Finalement, et toujours du point de vue économique, le recours systématique aux instruments économiques afin de gérer les relations politiques impliquerait, d’une certaine manière, un échec politique. Les instruments économiques doivent être réservés pour gérer une interdépendance économique croissante et changeante, ce qui en soi constitue déjà une tâche bien complexe. La deuxième bonne nouvelle est précisément que la bonne relation politique bilatérale régnante, capable de gérer des affaires qui, en d’autres circonstances auraient pu provoquer de sérieuses contrariétés (comme l’est arrivé à la France), fait que l’instrumentalisation des intérêts économiques ne soit pas nécessaire.

Ce retour de la politique à la relation bilatérale est dû en partie au fait que les intérêts ou préférences partagées s’étendent maintenant au-delà de l’économie et touchent des questions de sécurité où les instruments économiques ne peuvent agir qu’en tant qu’accompagnants. Un ‘matelas’ diversifié avec des thèmes non économiques et un discours plus sophistiqué en matière économique peuvent être le patron de transition vers un modèle où les relations politiques s’établissent autour de préférences convergentes, plus que sur des intérêts économiques qui peuvent parfois être perçus comme des intérêts qui excluent.

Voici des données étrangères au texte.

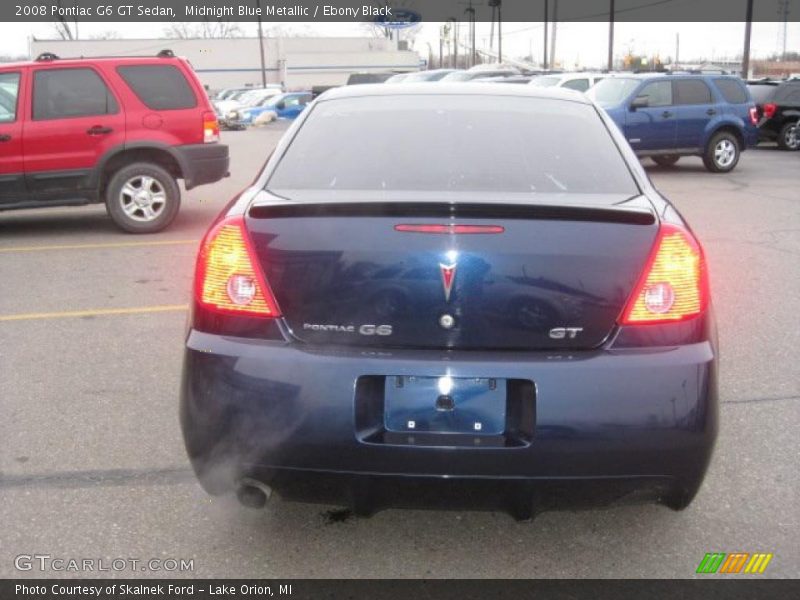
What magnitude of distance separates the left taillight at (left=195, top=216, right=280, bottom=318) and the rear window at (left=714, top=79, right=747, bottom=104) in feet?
48.4

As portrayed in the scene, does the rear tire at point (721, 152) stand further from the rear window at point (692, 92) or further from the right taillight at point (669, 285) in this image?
the right taillight at point (669, 285)

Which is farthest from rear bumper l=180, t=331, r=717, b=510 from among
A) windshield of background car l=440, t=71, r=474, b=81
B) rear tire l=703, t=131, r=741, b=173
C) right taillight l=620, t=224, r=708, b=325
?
windshield of background car l=440, t=71, r=474, b=81

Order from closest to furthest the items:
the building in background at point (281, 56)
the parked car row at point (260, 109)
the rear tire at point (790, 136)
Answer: the rear tire at point (790, 136), the parked car row at point (260, 109), the building in background at point (281, 56)

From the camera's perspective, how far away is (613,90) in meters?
15.6

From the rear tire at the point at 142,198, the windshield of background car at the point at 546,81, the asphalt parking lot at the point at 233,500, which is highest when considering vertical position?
the windshield of background car at the point at 546,81

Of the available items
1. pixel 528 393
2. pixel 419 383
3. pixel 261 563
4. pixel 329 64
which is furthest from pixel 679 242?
pixel 329 64

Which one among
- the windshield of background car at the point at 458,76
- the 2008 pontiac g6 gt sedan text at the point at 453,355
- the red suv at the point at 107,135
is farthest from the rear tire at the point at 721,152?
the 2008 pontiac g6 gt sedan text at the point at 453,355

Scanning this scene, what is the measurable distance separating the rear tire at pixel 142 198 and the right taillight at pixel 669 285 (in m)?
7.37

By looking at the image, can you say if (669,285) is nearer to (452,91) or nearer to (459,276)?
(459,276)

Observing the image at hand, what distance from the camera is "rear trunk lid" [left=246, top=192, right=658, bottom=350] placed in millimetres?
2553

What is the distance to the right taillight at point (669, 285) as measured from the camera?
260 centimetres

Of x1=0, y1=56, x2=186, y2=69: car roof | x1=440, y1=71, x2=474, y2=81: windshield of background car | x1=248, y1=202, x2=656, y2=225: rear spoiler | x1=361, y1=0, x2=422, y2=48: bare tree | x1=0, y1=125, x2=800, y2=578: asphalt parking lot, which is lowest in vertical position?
x1=0, y1=125, x2=800, y2=578: asphalt parking lot

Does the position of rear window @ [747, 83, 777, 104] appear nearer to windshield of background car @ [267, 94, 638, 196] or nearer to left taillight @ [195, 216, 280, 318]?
windshield of background car @ [267, 94, 638, 196]

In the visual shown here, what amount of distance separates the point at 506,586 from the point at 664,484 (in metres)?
0.62
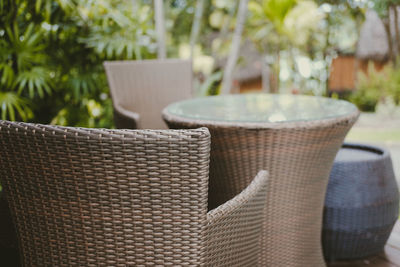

Pour conclure, un aspect important serait d’actualiser la perception espagnole de l’économie marocaine: peu d’espagnols savent que la principale exportation du Maroc n’est pas la tomate (elle ne l’a jamais été) mais des produits du secteur automobile et électronique intégrés dans des réseaux industriels européens avec une participation espagnole importante. Passer de la perception traditionnelle de concurrent dans des secteurs de faible valeur ajoutée à devenir un partenaire intégré dans la chaîne de valeur est un exercice complémentaire à des agissements similaires dans des thèmes comme la sécurité ou la gestion de l’immigration irrégulière.

Par leur proximité, complémentarité et tissu institutionnel, l’Espagne et le Maroc sont des partenaires économiques naturels et cette “nature” de la relation requiert une narrative cohérente avec ce fait. Il serait souhaitable que ce nouveau discours puisse s’étrenner, et si possible s’affiner encore plus des deux côtés, lors de la prochaine XI Réunion de Haut Niveau (RHN) qui aura lieu le 5 juin prochain à Madrid, la dernière remontant en 2012. Pour mémoire: compétitivité partagée, complémentarité dynamique, mécanismes d’anticipation, convergence de préférences…


[1] Escribano, G. (2013): “Marruecos, la UE y España: algunas asignaturas económicas pendientes”Revista de Estudios Internacionales Mediterráneos, 14.

[2] Cela ne doit en aucun cas minimiser l’importance du Maroc comme partenaire commercial de l’Espagne, comme le souligne le Rapport Economique et Commercial du Bureau Economique et Commercial espagnol à Rabat: Le Maroc est le neuvième marché mondial de l’Espagne, deuxième hors de l’UE, seulement derrière les USA et bien sûr premier marché africain.

[3] Plus précisément: Partly Free dans Freedom of the World 2015Not Free dans Freedom of the Press 2015, et Partly Free dans Freedom on the Net 2014.

[4] En 2014 avec une ponctuation de 4.0 (3,79 en 2010), dans la position 116 d’un ranking de 189 pays.